Beginning with the line that contains "Wiegdeken receycled wool Balloon", retype the entries below exactly, ending with the line that contains "БУМАЖНЫЕ СЮРПРИЗЫ ❤️рисую на заказ". Leave out any pictures.
== Segment start ==
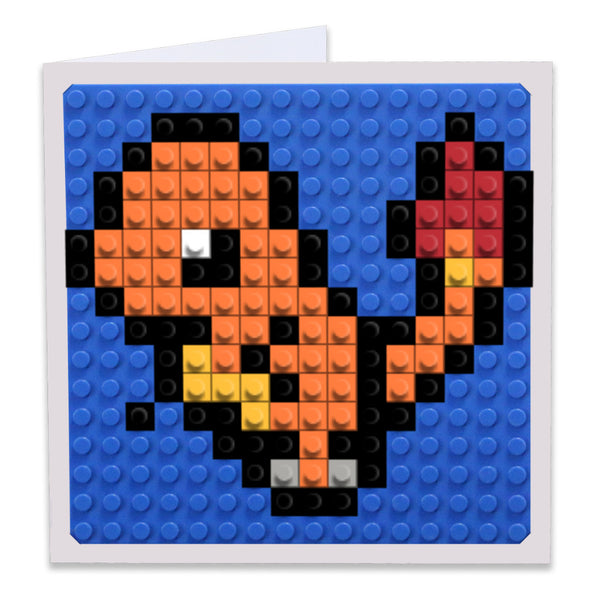 Charmander Greeting Card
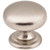 Elements Collection - 3-11/16" Overall Length Small Cup Cabinet Pull Holes Are 3" Center-to-Center - 2981SN-20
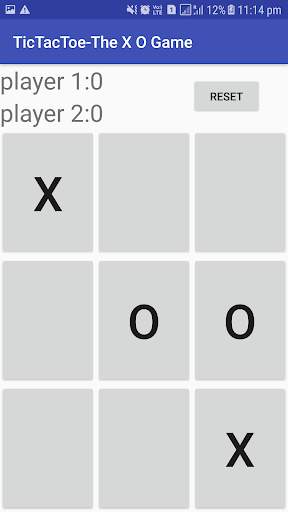 TicTacToe-The X O Game screenshot 2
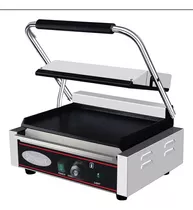 Plancha Electrica Industrial Doble Acero Inoxidable 110v 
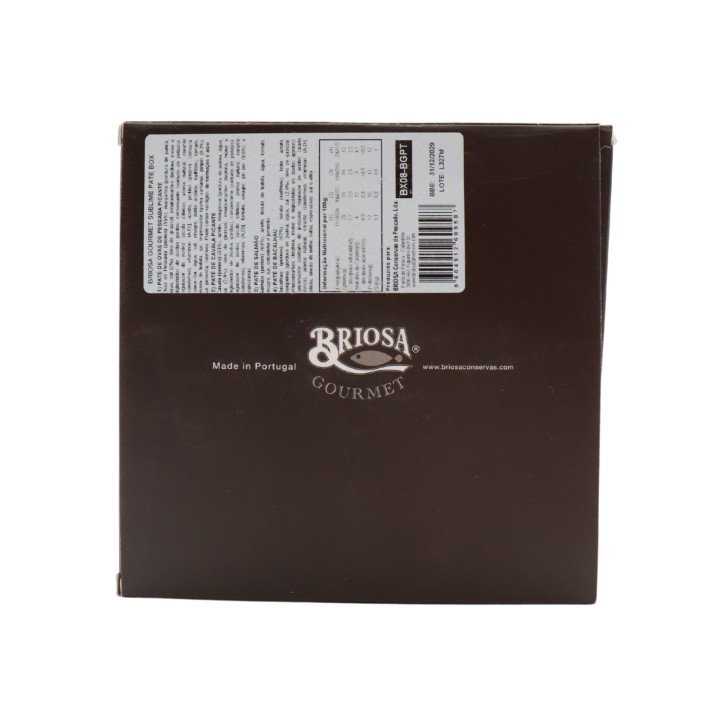 Briosa Gourmet Sublime Pâté Box - 4 units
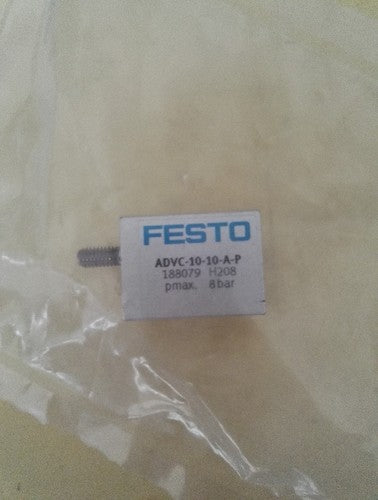 Festo ADVC-10-10-A-P 188079 Cylinder One Free Shipping ADVC1010AP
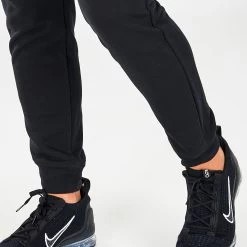 Nike Sportswear Women's Essential Fleece Pants / Black -Sports Fashion Clothing Store dm4607010 nike essntl reg flc ftra pantblack 6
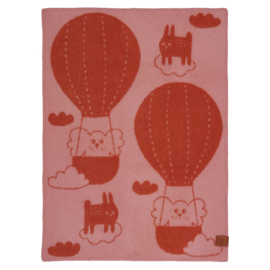 Wiegdeken receycled wool Balloon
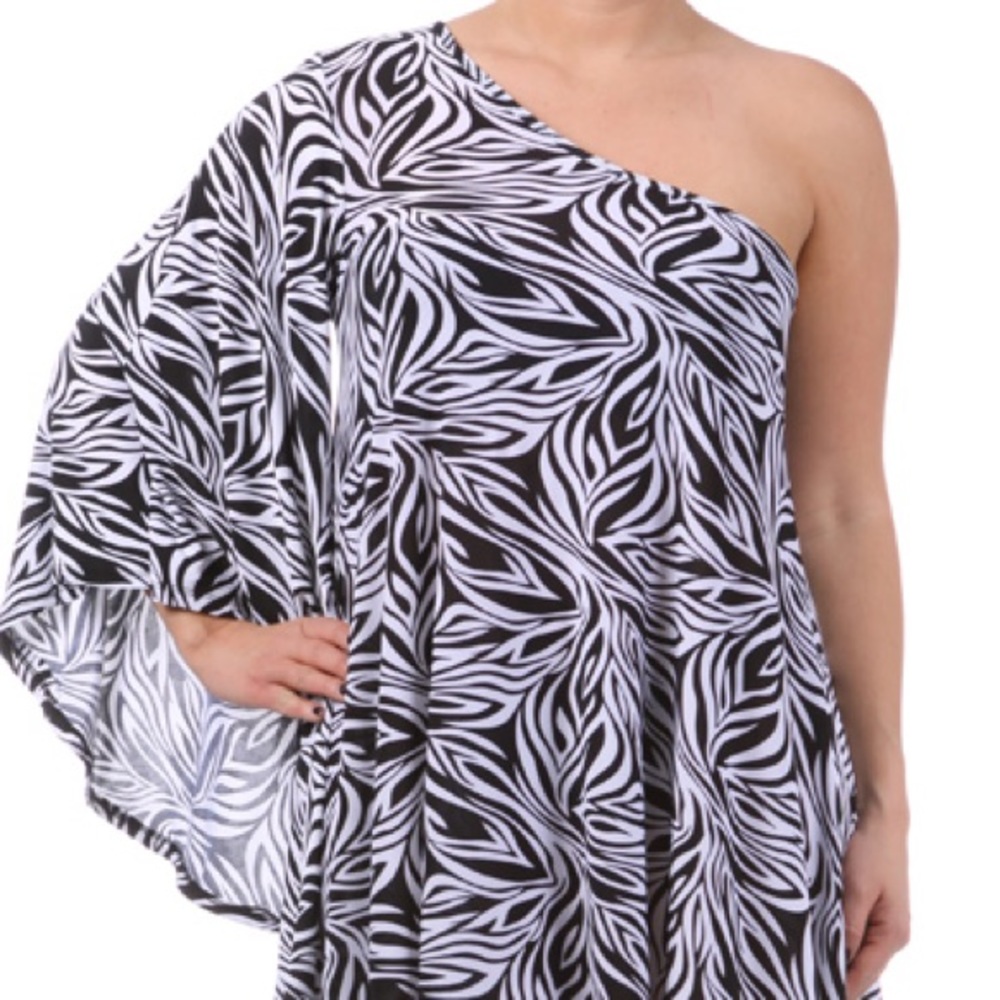 One Shoulder Dress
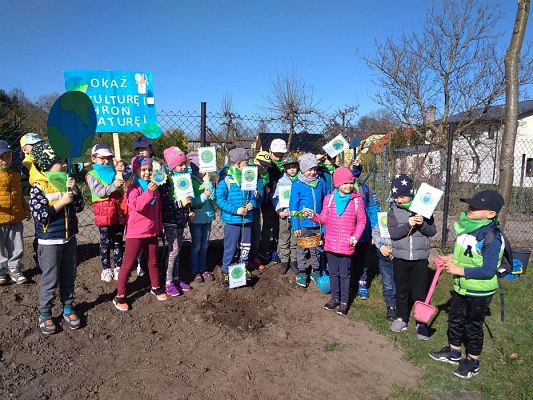 Grafika #24: 20.04.2018 Obchodzimy Światowy Dzień Ziemi cz.II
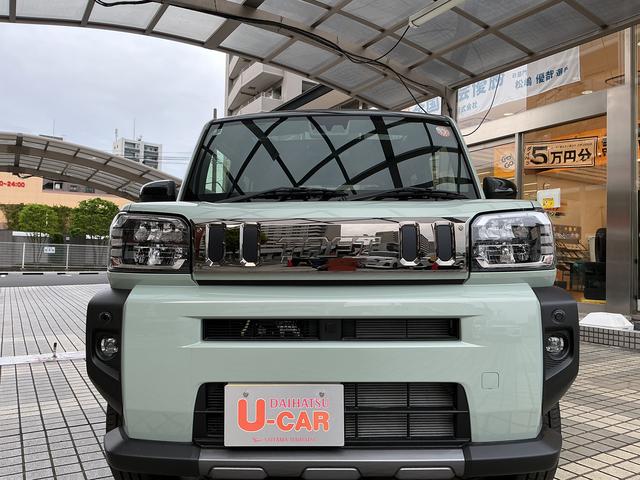 タフトＧターボ　ダーククロムベンチャー／走行３２キロ／バックカメラディスプレイオーディオ／バックカメラ／（埼玉県）の中古車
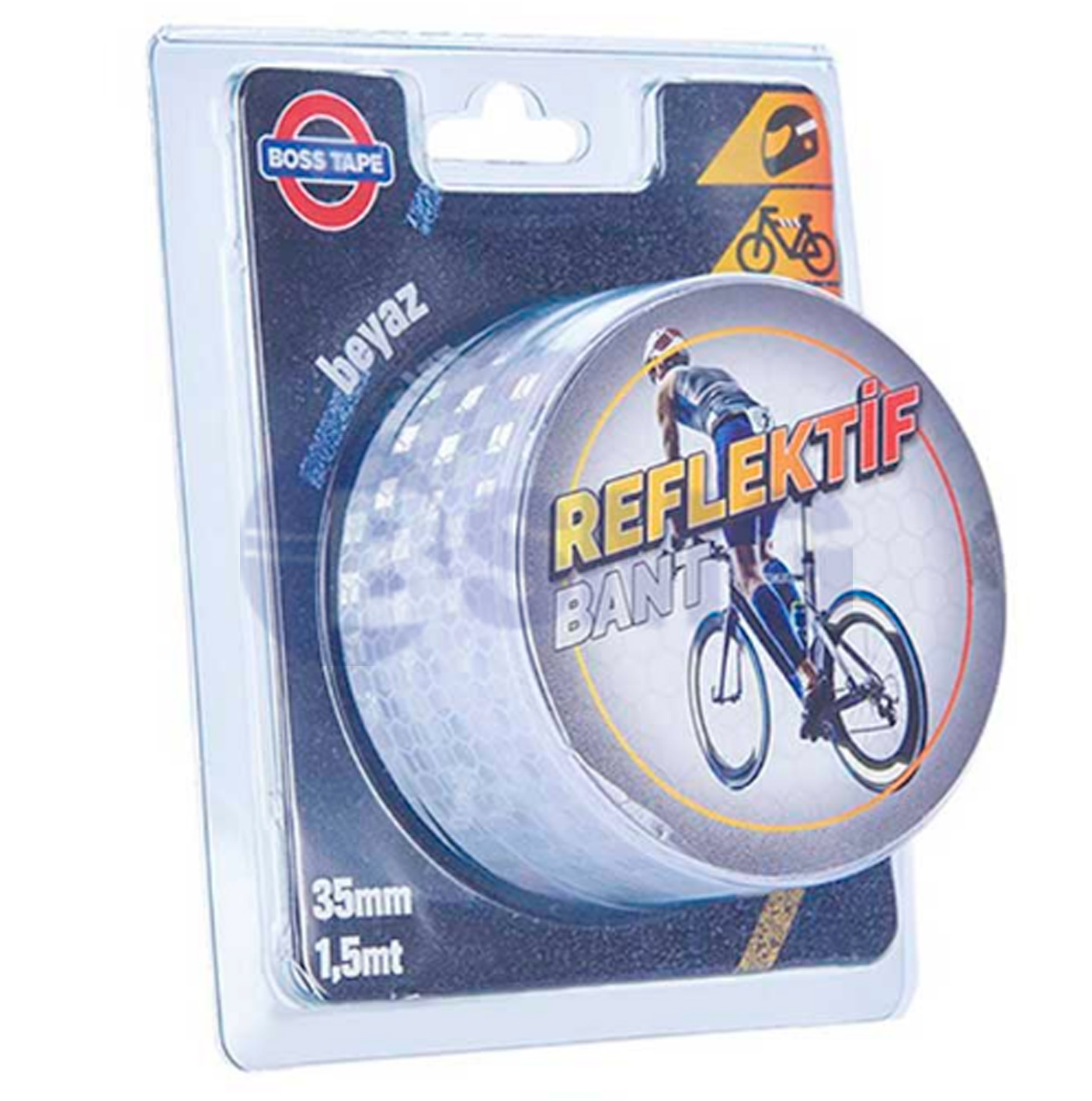 ამრეკლი სკოჩი თეთრი 35მმ X 1.5მ    026382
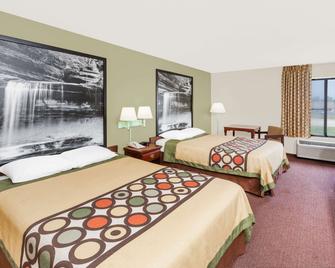 Super 8 by Wyndham Lincoln - Lincoln - Ložnice
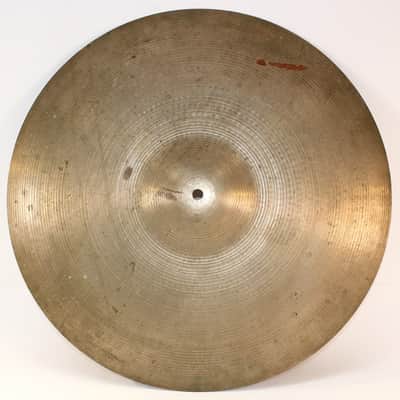 Avedis Zildjian 20" Heavy Ride Cymbal • Hollow Ink Logo • CO. Stamp • 2616g image 1
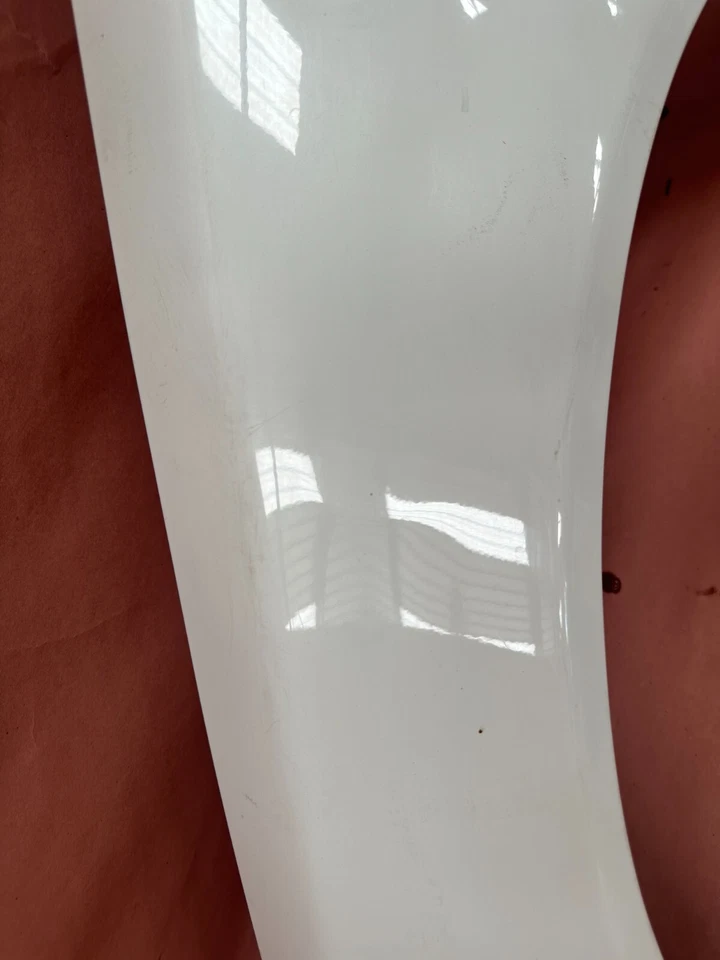 Painel dianteiro esquerdo BMW 318I M3 318IS 325I 325I E36 branco 2DR OEM #95161 - Imagem 4 de 4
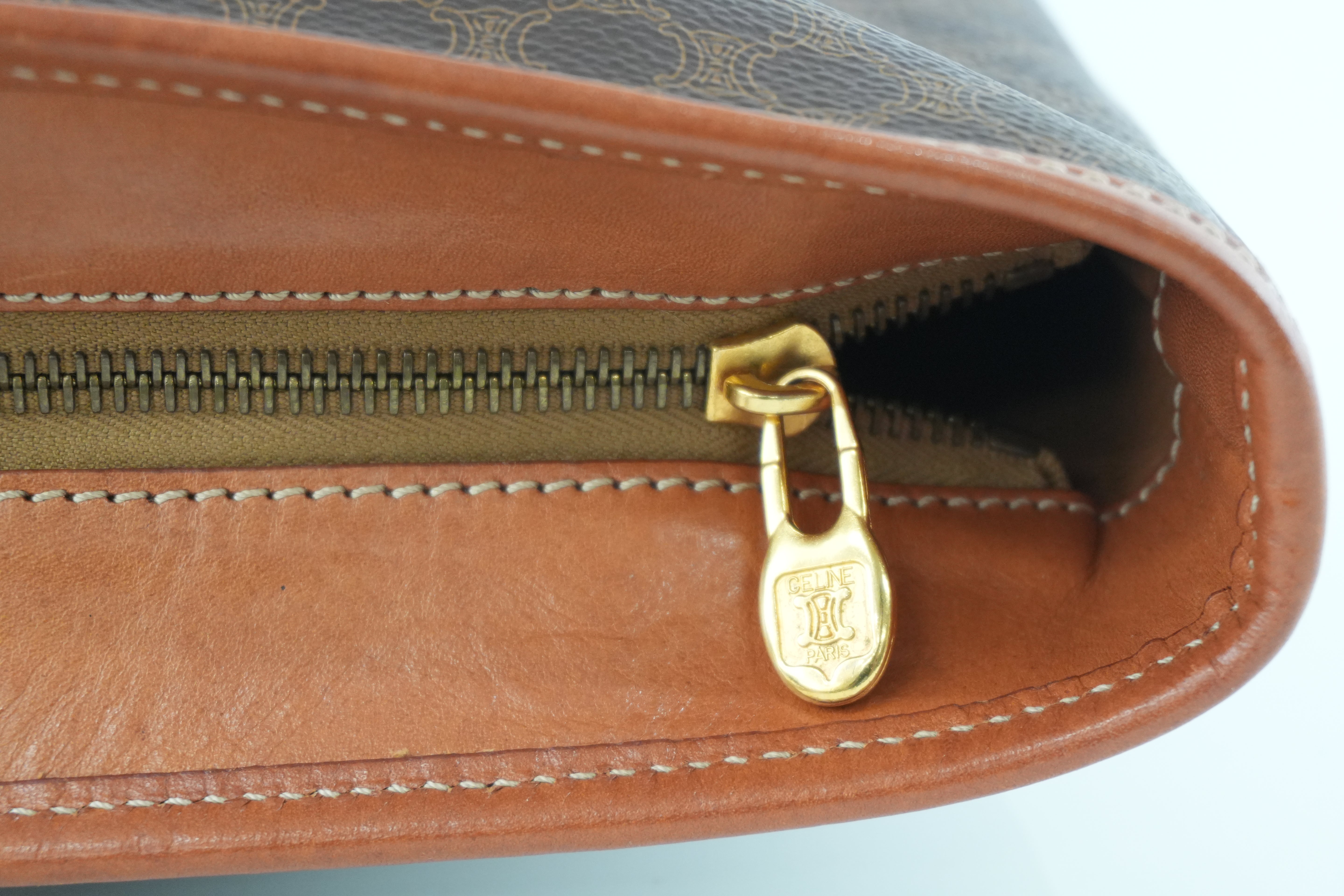 Celine Macadam Tote Bag Used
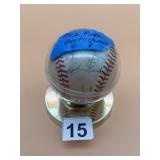 1962 PITTSBURGH PIRATES TEAM SIGNED BASEBALL,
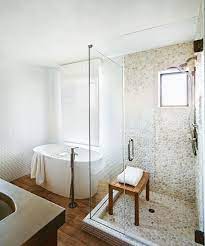 However, what many tend to forget is that you get to decorate your bathroom any way you would like, particularly if it is spacious. 50 Best Shower Bench Ideas Relaxing Bathroom Seat Designs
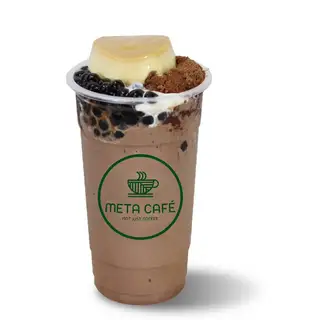 Milo Dầm Bánh Plan - Size L - 32.000 ₫ tại Meta Café - Trà Sữa & Milo Dầm Phú Nhuận - 74 Trần Huy Liệu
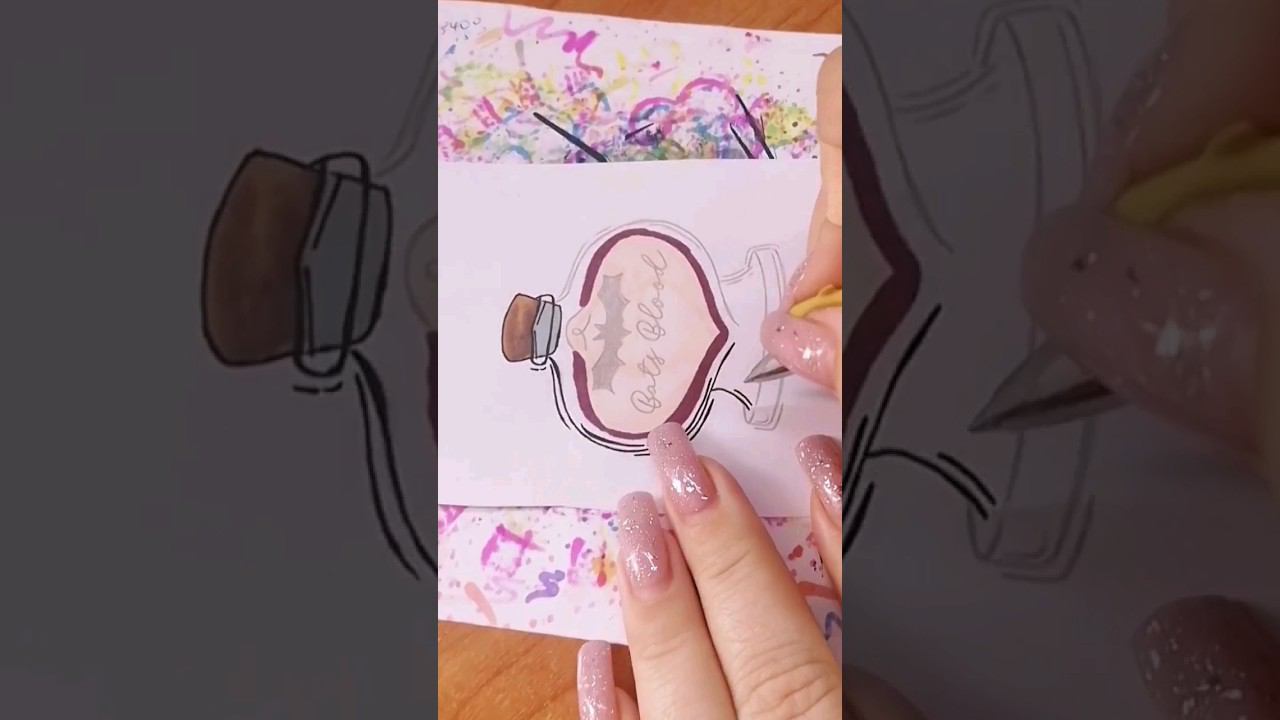БУМАЖНЫЕ СЮРПРИЗЫ ❤️рисую на заказ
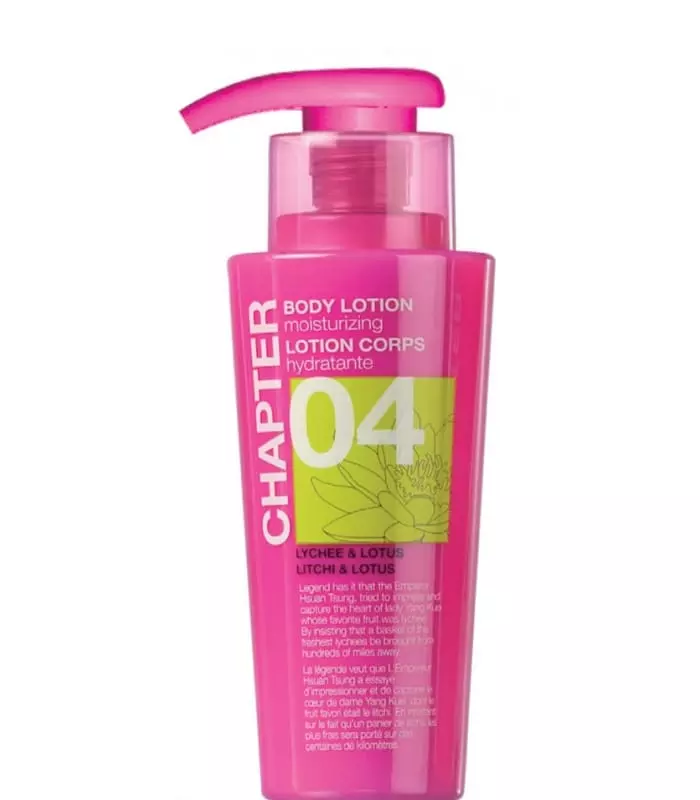 CHAPTER 04 LOTION CORPORELLE Litchi & Lotus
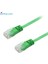 Yeşil RJ45 Düz Cat 6 Ethernet Yama Ağ Lan Kablosu Kablosu Cat6 Bilgisayar Kablosu Utp Lan Kablosu 2 M (Yurt Dışından) 2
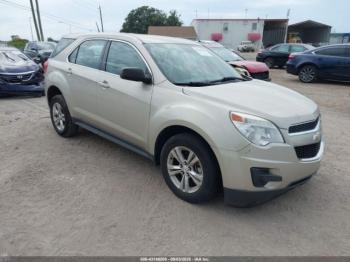  Salvage Chevrolet Equinox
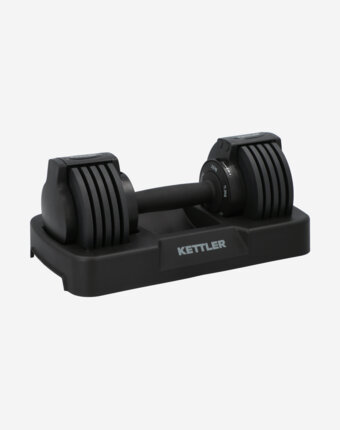 Гантель наборная KETTLER, 11.5 кг, Черный женщинам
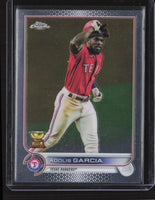 Adolis Garcia 2022 Topps Chrome Series Mint Card #25
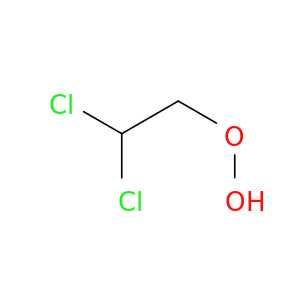 Hydroperoxide, 2,2-dichloroethyl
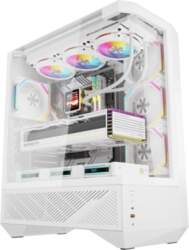 Darkflash DY460 computer case (White) +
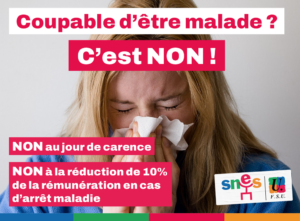 Coupable d'être malade ?c'est non!
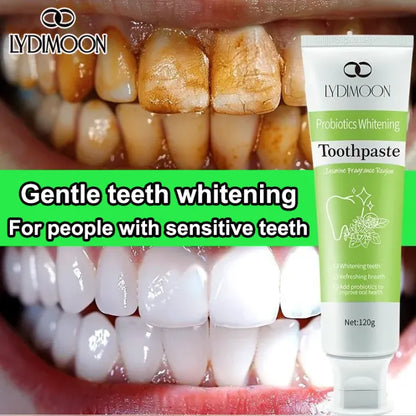 LYDIMOON Whitening toothpaste ( BUY 1 GET 1 FREE )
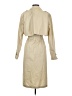 Coach Tan Trenchcoat Size S - photo 2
== Segment end ==
EXPECTED ANSWER →
 Wiegdeken receycled wool Balloon
 One Shoulder Dress
 Grafika #24: 20.04.2018 Obchodzimy Światowy Dzień Ziemi cz.II
 タフトＧターボ　ダーククロムベンチャー／走行３２キロ／バックカメラディスプレイオーディオ／バックカメラ／（埼玉県）の中古車
 ამრეკლი სკოჩი თეთრი 35მმ X 1.5მ    026382
 Super 8 by Wyndham Lincoln - Lincoln - Ložnice
 Avedis Zildjian 20" Heavy Ride Cymbal • Hollow Ink Logo • CO. Stamp • 2616g image 1
 Painel dianteiro esquerdo BMW 318I M3 318IS 325I 325I E36 branco 2DR OEM #95161 - Imagem 4 de 4
 Celine Macadam Tote Bag Used
 1962 PITTSBURGH PIRATES TEAM SIGNED BASEBALL,
 However, what many tend to forget is that you get to decorate your bathroom any way you would like, particularly if it is spacious. 50 Best Shower Bench Ideas Relaxing Bathroom Seat Designs
 Milo Dầm Bánh Plan - Size L - 32.000 ₫ tại Meta Café - Trà Sữa & Milo Dầm Phú Nhuận - 74 Trần Huy Liệu
БУМАЖНЫЕ СЮРПРИЗЫ ❤️рисую на заказ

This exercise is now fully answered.